# TEXT EXCERPT
--- start ---

Results 1 to 5 of 5

Thread: PAQ8 Byte Prediction Idea

  1. #1
    Member
    Join Date
    Jan 2020
    Location
    China
    Posts
    2
    Thanks
    1
    Thanked 0 Times in 0 Posts

    PAQ8 Byte Prediction Idea

    As a new beginner of the compressiong algorithm, I am interested in studying the high compress ratio algorithm such as PAQ8 and cmix. I find it uses a lot of models to predict each bit in PAQ8, which makes it run slow. After reviewing the code, in the most models, they put the byte contexts (update each byte) in different maps to compute the prediction and update the info in the map by each bit. So I have an idea: if we use the byte contexts to predict next byte directly, it can increase the speed a lot. Different from PPM, we use context models and mixer to increase the accuracy of prediction to differernt types of data.

    I am not sure whether there already exists any idea or algorithm about such kinds of byte Prediction (Combing PAQ8 models and Byte Prediction)? And I notice that it may decrease the compression rate but I do not know about how much percent it will decrease?

    Thanks

  2. #2
    Administrator Shelwien's Avatar
    Join Date
    May 2008
    Location
    Kharkov, Ukraine
    Posts
    3,688
    Thanks
    264
    Thanked 1,180 Times in 651 Posts
    > I find it uses a lot of models to predict each bit in PAQ8, which makes it run slow.

    Comparing to NNCP in single-threaded mode, even cmix is quite fast.

    > if we use the byte contexts to predict next byte directly, it can increase the speed a lot.

    Maybe you mean this: http://mattmahoney.net/dc/dce.html#Section_435

    As to increasing the speed, its only possible by disabling most submodels
    while matchmodel gives good results.
    Some paq derivatives actually do that (eg. nzcc), but its a risky optimization -
    for example, imagine what happens if we'd skip a few bytes in a jpeg file.

    > Different from PPM, we use context models and mixer to increase the accuracy
    > of prediction to differernt types of data.

    Btw, its possible to combine PPM with paq: https://encode.su/threads/2515-mod_ppmd

    > And I notice that it may decrease the compression rate but
    > I do not know about how much percent it will decrease?

    That depends on the specific implementation details.
    We have to identify submodels which can't be skipped,
    matchmodel threshold for enabling/disabling other submodels, etc.

    Also the same effect can be reached by external preprocessing
    with existing tools (precomp,srep) - if we'd remove long dups
    from the data, there'd be also no speed improvement
    from special handling of these dups in paq8.

    In any case, paq8 and cmix are bad targets for speed optimizations
    at the cost of compression.

--- end ---

# EXERCISE TASKS
A - Answer these questions from the PAQ8 thread above, one per line:
(i) According to the first post, what makes PAQ8 run slow?
(ii) Which paq derivative does the reply name as one that disables most submodels?
(iii) Which two existing tools does the reply give for external preprocessing?
B - Translate this sentence from the PAQ8 thread into Spanish: "In any case, paq8 and cmix are bad targets for speed optimizations at the cost of compression."

# DATA ROWS
--- start ---

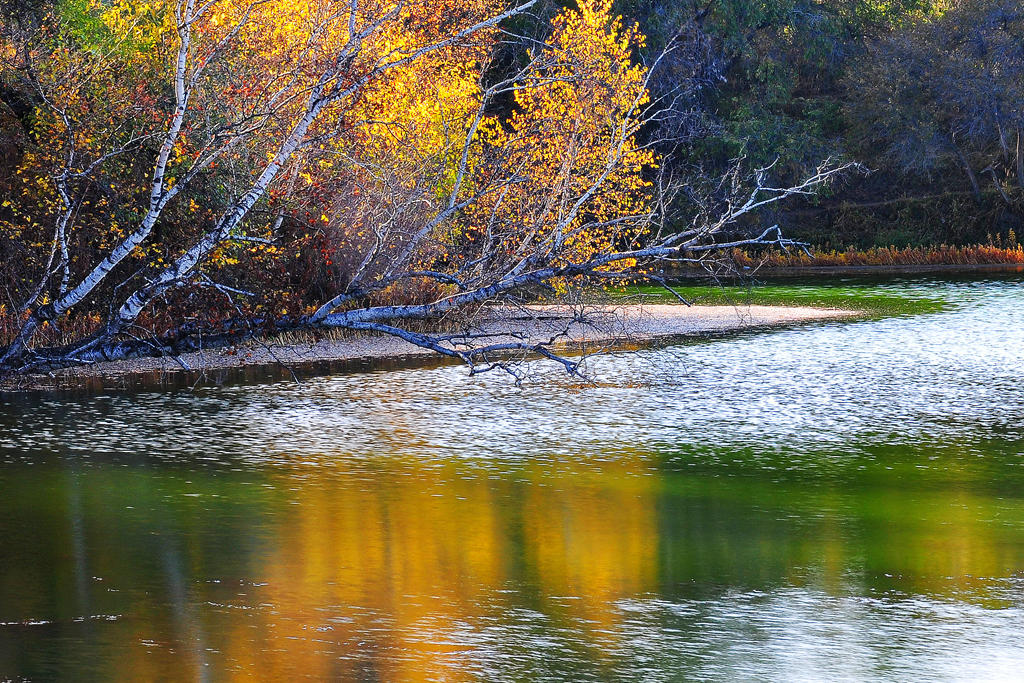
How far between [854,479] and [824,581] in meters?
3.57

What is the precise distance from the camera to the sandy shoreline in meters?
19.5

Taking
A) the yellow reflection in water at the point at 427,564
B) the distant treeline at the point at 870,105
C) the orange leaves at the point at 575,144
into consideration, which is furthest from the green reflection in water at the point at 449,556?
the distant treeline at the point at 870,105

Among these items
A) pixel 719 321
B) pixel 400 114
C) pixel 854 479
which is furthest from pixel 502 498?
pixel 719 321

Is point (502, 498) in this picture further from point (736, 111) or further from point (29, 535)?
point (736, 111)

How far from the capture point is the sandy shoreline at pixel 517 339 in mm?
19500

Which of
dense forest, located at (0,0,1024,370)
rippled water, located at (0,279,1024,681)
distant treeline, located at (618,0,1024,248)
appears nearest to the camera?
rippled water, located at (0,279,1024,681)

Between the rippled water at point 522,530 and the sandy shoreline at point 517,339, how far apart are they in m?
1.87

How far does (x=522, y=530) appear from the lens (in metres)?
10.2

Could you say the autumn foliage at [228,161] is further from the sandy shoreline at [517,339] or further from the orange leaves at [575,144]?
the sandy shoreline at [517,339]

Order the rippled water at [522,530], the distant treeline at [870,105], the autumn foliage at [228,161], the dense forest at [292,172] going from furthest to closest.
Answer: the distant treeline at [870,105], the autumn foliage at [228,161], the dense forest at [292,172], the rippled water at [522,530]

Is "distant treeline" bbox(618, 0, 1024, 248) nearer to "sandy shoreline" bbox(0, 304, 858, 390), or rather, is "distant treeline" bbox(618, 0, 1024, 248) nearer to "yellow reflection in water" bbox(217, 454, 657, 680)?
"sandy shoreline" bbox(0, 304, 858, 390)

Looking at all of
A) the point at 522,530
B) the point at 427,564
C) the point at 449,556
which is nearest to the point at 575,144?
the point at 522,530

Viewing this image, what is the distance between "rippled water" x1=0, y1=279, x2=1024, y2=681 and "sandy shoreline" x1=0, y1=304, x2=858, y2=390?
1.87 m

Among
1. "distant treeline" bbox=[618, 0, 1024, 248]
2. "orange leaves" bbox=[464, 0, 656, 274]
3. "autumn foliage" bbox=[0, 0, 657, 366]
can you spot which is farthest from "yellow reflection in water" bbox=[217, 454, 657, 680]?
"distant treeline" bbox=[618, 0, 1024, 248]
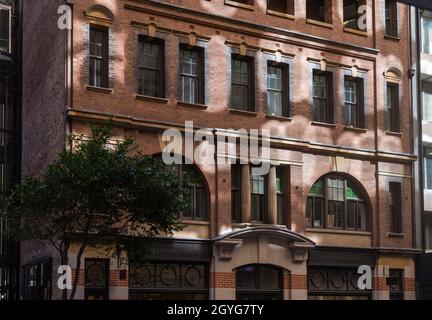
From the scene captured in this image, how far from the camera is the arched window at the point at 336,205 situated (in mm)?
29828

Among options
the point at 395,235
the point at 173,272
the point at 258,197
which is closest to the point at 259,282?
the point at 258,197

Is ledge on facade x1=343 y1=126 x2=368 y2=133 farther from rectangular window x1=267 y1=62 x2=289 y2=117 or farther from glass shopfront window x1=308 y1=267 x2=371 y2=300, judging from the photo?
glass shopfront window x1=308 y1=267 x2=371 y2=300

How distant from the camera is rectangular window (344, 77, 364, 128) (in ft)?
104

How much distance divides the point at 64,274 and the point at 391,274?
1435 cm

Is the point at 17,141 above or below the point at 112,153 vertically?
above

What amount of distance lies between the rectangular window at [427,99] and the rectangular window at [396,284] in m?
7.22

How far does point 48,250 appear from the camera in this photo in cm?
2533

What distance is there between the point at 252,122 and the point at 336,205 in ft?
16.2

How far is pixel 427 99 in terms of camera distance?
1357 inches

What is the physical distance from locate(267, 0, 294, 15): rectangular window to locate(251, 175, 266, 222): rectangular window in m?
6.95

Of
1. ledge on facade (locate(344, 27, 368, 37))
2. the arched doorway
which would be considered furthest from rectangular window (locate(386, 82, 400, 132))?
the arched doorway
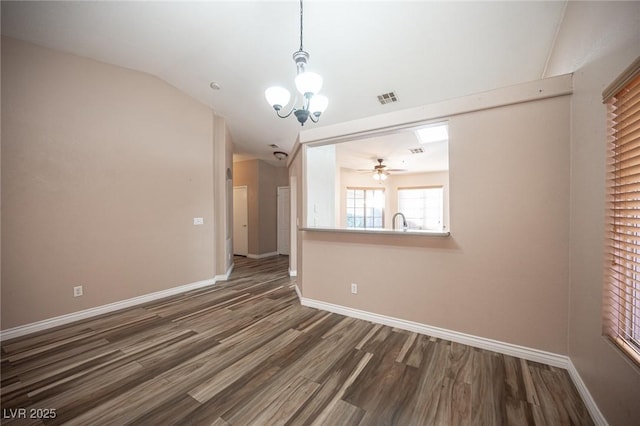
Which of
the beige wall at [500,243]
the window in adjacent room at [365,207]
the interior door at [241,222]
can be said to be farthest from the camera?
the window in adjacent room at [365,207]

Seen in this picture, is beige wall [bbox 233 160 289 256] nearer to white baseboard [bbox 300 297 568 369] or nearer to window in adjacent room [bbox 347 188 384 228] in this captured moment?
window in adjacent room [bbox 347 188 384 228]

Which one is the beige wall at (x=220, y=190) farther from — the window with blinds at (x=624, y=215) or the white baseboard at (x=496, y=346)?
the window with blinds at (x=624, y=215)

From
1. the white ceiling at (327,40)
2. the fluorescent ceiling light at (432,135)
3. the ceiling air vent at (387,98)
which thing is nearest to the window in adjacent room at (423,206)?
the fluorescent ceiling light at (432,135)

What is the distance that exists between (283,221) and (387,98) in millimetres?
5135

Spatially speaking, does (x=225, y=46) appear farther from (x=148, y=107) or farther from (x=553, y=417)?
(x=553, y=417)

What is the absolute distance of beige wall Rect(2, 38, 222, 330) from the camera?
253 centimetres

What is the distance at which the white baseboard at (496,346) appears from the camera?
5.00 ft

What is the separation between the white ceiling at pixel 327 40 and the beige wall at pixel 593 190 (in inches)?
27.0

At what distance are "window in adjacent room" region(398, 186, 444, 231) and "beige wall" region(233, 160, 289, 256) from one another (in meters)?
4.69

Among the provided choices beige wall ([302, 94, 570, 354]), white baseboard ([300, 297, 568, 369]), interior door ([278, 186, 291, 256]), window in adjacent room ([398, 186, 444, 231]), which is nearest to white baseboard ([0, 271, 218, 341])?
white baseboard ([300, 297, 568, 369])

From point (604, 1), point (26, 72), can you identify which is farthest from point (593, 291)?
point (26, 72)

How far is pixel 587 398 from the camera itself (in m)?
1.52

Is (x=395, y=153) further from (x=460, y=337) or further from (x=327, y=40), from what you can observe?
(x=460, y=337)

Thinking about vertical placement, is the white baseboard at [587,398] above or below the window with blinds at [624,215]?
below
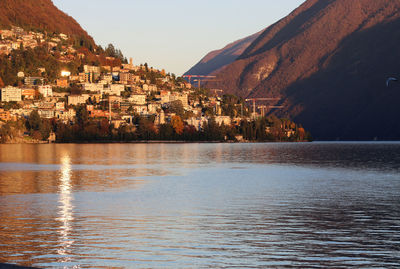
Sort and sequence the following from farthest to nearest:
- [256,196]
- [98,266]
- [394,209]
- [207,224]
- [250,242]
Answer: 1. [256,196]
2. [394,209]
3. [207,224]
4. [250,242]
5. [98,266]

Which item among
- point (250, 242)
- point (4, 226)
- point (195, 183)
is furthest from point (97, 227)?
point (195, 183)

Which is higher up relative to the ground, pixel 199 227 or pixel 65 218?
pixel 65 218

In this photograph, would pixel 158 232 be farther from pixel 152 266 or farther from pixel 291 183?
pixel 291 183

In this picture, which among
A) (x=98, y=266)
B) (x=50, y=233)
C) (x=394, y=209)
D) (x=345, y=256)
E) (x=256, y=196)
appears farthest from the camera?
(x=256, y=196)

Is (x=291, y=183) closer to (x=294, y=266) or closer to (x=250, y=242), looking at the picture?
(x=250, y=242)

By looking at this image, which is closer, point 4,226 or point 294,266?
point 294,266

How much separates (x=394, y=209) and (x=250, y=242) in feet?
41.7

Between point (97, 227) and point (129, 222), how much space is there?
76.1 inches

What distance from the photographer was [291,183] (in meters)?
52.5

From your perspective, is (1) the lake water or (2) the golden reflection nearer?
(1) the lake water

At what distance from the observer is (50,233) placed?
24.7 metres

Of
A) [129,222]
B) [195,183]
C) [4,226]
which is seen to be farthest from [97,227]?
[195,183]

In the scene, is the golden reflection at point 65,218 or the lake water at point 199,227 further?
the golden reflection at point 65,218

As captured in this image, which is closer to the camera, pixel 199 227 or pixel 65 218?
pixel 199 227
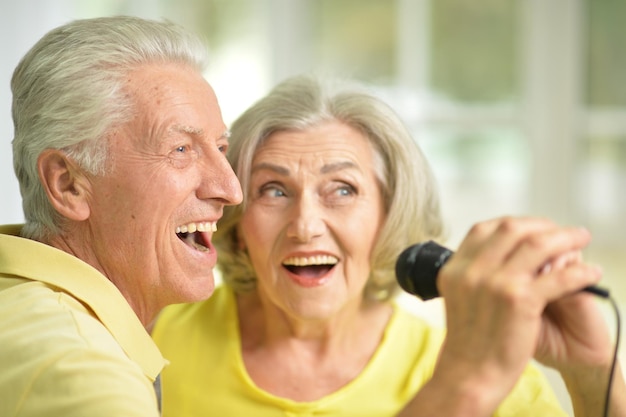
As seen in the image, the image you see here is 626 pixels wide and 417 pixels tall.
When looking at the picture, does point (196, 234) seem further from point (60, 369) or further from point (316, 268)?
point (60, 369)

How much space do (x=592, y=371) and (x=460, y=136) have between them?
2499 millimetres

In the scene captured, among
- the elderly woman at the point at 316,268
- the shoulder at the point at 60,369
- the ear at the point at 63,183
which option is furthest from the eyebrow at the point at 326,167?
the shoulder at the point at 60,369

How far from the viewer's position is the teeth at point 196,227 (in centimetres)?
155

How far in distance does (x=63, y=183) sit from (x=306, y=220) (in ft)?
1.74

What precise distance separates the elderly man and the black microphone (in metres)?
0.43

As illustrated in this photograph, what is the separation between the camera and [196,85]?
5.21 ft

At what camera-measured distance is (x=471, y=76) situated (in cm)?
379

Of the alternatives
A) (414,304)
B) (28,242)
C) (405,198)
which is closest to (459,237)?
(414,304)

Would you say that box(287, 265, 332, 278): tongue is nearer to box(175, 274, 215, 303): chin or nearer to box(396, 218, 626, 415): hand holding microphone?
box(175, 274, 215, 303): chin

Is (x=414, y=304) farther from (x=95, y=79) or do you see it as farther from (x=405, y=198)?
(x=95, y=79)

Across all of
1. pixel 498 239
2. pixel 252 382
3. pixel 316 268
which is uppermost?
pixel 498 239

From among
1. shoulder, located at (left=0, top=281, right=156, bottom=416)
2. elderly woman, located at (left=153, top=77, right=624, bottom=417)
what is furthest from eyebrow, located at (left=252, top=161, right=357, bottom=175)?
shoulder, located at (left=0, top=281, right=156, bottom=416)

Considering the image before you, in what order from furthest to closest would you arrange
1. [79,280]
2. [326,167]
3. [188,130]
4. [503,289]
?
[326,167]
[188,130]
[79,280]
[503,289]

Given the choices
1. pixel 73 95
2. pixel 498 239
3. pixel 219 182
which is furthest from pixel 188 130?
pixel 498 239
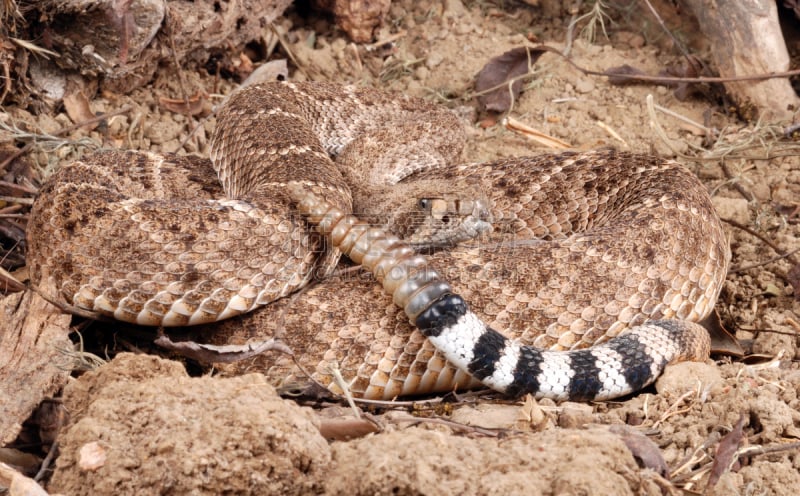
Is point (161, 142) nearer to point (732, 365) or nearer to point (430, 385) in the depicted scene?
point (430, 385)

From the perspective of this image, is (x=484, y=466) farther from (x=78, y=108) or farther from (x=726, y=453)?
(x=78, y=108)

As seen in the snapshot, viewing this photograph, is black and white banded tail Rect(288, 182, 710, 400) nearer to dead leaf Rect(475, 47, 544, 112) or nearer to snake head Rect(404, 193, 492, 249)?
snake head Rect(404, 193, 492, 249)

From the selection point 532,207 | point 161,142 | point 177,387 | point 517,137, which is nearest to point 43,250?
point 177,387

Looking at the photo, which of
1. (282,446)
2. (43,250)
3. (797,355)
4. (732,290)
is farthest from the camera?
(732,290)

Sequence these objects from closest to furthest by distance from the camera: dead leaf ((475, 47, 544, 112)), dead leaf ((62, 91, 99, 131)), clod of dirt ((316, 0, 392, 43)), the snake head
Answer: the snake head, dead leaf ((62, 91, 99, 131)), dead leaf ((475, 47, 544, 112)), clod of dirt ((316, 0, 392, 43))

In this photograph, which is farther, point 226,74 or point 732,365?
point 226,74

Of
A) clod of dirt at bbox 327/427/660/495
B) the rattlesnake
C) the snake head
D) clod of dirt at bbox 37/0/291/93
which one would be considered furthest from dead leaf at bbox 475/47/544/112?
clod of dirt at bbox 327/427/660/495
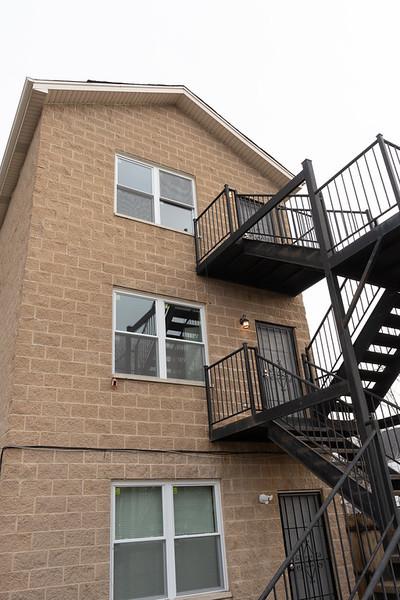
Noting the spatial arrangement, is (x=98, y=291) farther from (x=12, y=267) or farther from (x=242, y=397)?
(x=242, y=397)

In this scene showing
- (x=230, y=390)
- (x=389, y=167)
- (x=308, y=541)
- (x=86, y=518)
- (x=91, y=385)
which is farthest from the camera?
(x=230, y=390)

--- end ---

# RESULTS IN ORDER
A -
(i) It uses a lot of models to predict each bit.
(ii) nzcc
(iii) precomp and srep

B - En cualquier caso, paq8 y cmix son malos objetivos para optimizaciones de velocidad a costa de la compresión.